AI-DLC: AI-Augmented Development Life Cycle
Traditional SDLC approaches fail to leverage AI capabilities at critical decision points, leading to incomplete requirements, missed edge cases, and knowledge silos. AI-DLC introduces AI as an active participant in collaborative elaboration sessions alongside PM, RD, UX, and Architect.
Key Insight: Requirements quality improves dramatically when diverse perspectives challenge assumptions simultaneously. AI adds a tireless participant that can instantly surface edge cases, check for inconsistencies, and maintain comprehensive documentation.
Problem Statement
Current State: Sequential Knowledge Transfer
Pain Points from Current Approach
| Role | Blind Spot | Consequence |
|---|---|---|
| PM | Technical constraints, API limitations | Unrealistic requirements |
| RD | UX implications, user journey gaps | Poor user experience |
| UX | Technical feasibility, data availability | Designs that can't be built |
| Architect | Business context, priority trade-offs | Over-engineered solutions |
| All | Edge cases, error scenarios | Production bugs |
Real-World Examples
Incomplete Edge Case Coverage:
PM writes "User can upload profile photo." No one asks: What file types? Max size? What if upload fails mid-way? What about users with slow connections? These get discovered during QA or production.
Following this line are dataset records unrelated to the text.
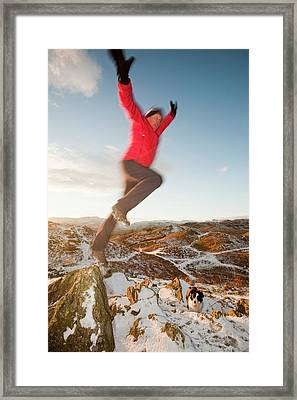 Man Leaping Off Rock Framed Print by Ashley Cooper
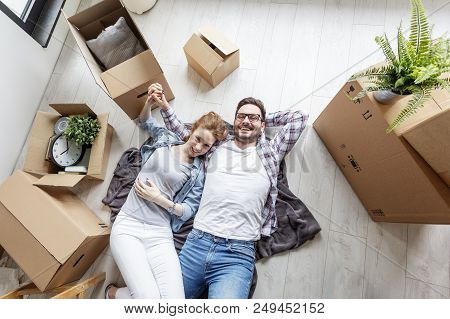 Couple Sitting On New Flat With Unpacked Boxes And Looking At Color Palette And Choosing In Which Co
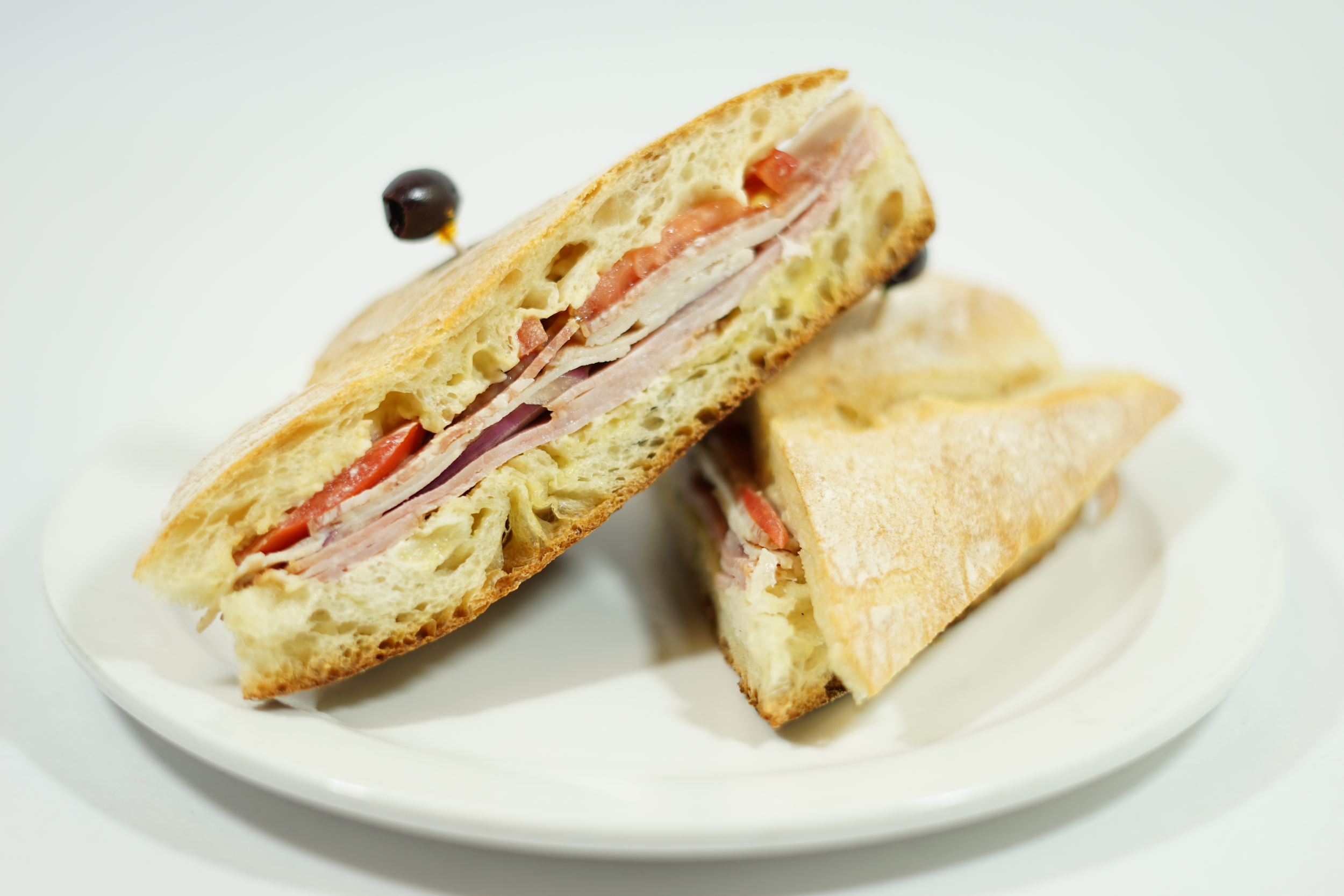 Monte Carlo - On Provencal bread with Dijon mayo spread, sliced tomatoes, onions, turkey, ham, salami, and drizzled with Dijon vinaigrette dressing.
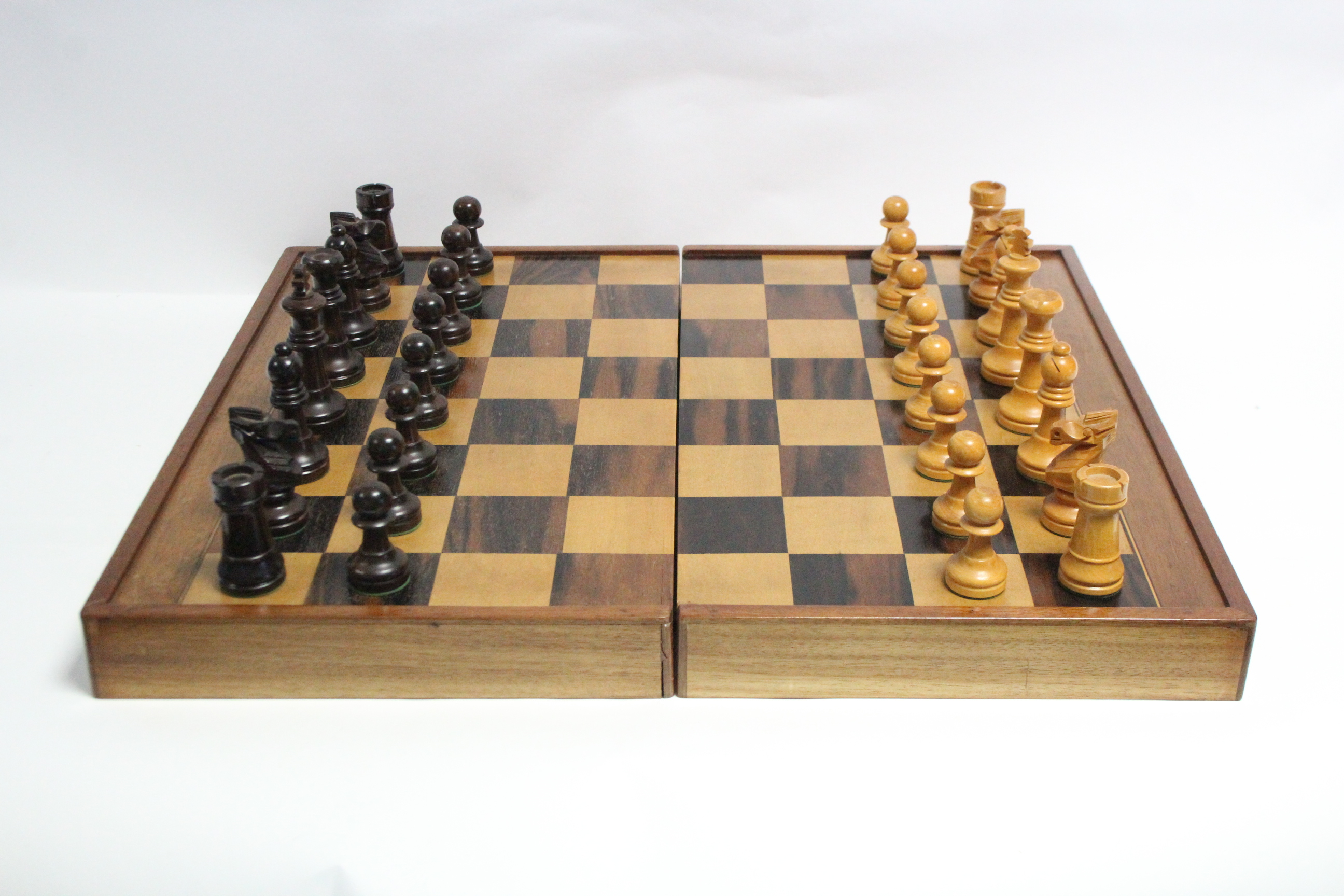 "A boxwood chess set of natural & ebonised stain (size of Kings 3½"" high), with games box."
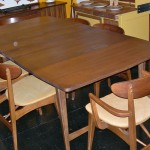 Vintage Danish modern style dining set with 6 chairs, 2 leaves, and drop-down wings for a more compact footprint, PLUS original table pads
Technical-Business Misalignment:
Architect designs microservices for "scalability" without knowing this feature serves 100 users total. Over-engineering wastes months.
Late UX Discovery:
UX designs beautiful multi-step wizard. RD implements. Testing reveals mobile users abandon at step 3 due to complex camera permissions flow nobody considered.
Proposal: Mob Elaboration with AI
Target State
What is Mob Elaboration?
Mob Elaboration is a time-boxed collaborative session where all stakeholders (PM, RD, UX, Architect, AI) work together to transform a requirement seed into a complete, implementation-ready specification.
Role Responsibilities in Mob Elaboration
| Role | Primary Contribution | AI Augmentation |
|---|---|---|
| PM | Business context, priorities, success criteria | AI challenges assumptions, suggests metrics |
| RD | Technical feasibility, effort estimates, API design | AI generates API drafts, identifies integration points |
| UX | User flows, interaction patterns, accessibility | AI surfaces edge cases, generates error states |
| Architect | System impact, scalability, security | AI checks consistency with existing architecture |
| AI | Documentation, pattern recognition, completeness checking | Real-time synthesis, scenario generation |
Mob Elaboration Session Structure
Pre-Session (Async, 30 min)
## Requirement Seed Template
### Feature Name
[One-line description]
### Business Context
- Why now?
- Who requested?
- What problem does it solve?
### Initial Scope
- Must have:
- Nice to have:
- Out of scope:
### Known Constraints
- Timeline:
- Budget:
- Technical:Session Phases (60-90 minutes total)
Phase 1: Context Alignment (10 min)
PM presents requirement seed. AI summarizes and asks clarifying questions.
## AI Clarification Checklist
- [ ] User persona defined?
- [ ] Success metrics specified?
- [ ] Integration points identified?
- [ ] Data sources confirmed?
- [ ] Error handling discussed?Phase 2: Multi-Perspective Challenge (30 min)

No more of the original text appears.